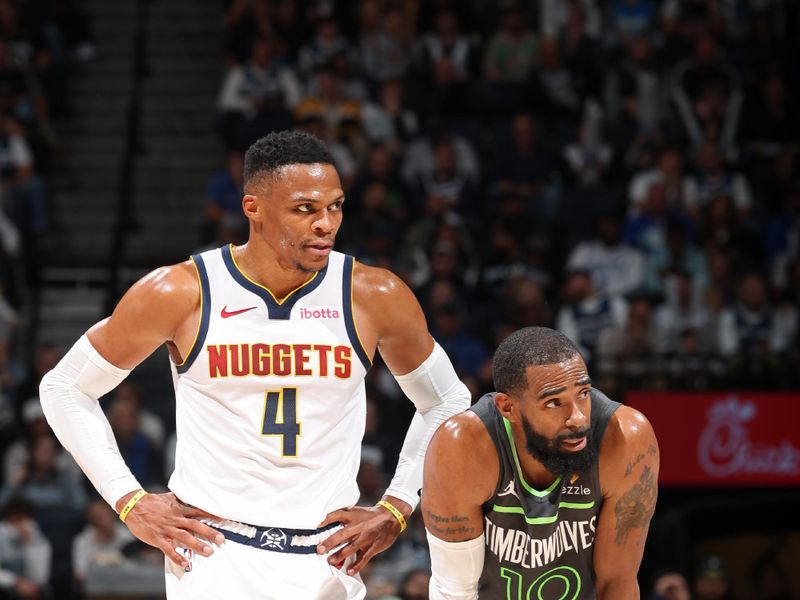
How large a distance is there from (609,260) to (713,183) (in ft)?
4.40

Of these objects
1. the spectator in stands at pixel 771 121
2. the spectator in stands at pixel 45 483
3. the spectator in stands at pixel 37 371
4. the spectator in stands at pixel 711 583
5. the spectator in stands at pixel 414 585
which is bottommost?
the spectator in stands at pixel 711 583

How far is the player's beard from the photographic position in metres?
3.56

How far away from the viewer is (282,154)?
12.5 ft

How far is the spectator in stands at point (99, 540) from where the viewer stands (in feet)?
26.5

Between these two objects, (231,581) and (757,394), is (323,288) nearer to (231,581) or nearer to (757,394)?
(231,581)

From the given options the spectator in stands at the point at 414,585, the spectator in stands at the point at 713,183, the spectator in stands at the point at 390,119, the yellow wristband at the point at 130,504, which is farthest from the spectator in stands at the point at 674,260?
the yellow wristband at the point at 130,504

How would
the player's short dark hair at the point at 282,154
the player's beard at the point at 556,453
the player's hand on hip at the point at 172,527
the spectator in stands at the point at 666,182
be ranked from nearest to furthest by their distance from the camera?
the player's beard at the point at 556,453 → the player's hand on hip at the point at 172,527 → the player's short dark hair at the point at 282,154 → the spectator in stands at the point at 666,182

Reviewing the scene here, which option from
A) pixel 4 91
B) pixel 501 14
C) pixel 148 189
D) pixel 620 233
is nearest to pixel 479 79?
pixel 501 14

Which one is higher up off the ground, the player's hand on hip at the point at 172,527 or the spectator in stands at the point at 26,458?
the player's hand on hip at the point at 172,527

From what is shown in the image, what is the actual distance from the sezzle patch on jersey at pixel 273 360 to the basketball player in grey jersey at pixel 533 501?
386 mm

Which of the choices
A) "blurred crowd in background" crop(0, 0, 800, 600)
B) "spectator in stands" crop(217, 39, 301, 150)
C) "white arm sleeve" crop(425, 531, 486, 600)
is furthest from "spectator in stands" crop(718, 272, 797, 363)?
"white arm sleeve" crop(425, 531, 486, 600)

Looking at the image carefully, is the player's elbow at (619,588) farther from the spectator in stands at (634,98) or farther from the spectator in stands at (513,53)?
the spectator in stands at (513,53)

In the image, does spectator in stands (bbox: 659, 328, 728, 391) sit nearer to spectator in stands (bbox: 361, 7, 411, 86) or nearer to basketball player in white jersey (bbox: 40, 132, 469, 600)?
spectator in stands (bbox: 361, 7, 411, 86)

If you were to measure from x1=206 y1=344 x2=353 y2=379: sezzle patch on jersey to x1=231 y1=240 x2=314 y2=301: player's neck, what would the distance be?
0.18 metres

---------------

Copie sem nenhuma alteração as linhas da listagem que vão da linha com "How far is the spectator" até a linha com "the player's beard at the point at 556,453 →", incluindo as duas.

How far is the spectator in stands at point (99, 540) from where the viewer stands (in feet)?
26.5

Between these two objects, (231,581) and (757,394), is (323,288) nearer to (231,581) or nearer to (757,394)?
(231,581)

From the given options the spectator in stands at the point at 414,585, the spectator in stands at the point at 713,183, the spectator in stands at the point at 390,119, the yellow wristband at the point at 130,504, which is farthest from the spectator in stands at the point at 674,260?
the yellow wristband at the point at 130,504

How would
the player's short dark hair at the point at 282,154
the player's beard at the point at 556,453
the player's hand on hip at the point at 172,527
the spectator in stands at the point at 666,182
be ranked from nearest to furthest by their distance from the camera?
the player's beard at the point at 556,453 → the player's hand on hip at the point at 172,527 → the player's short dark hair at the point at 282,154 → the spectator in stands at the point at 666,182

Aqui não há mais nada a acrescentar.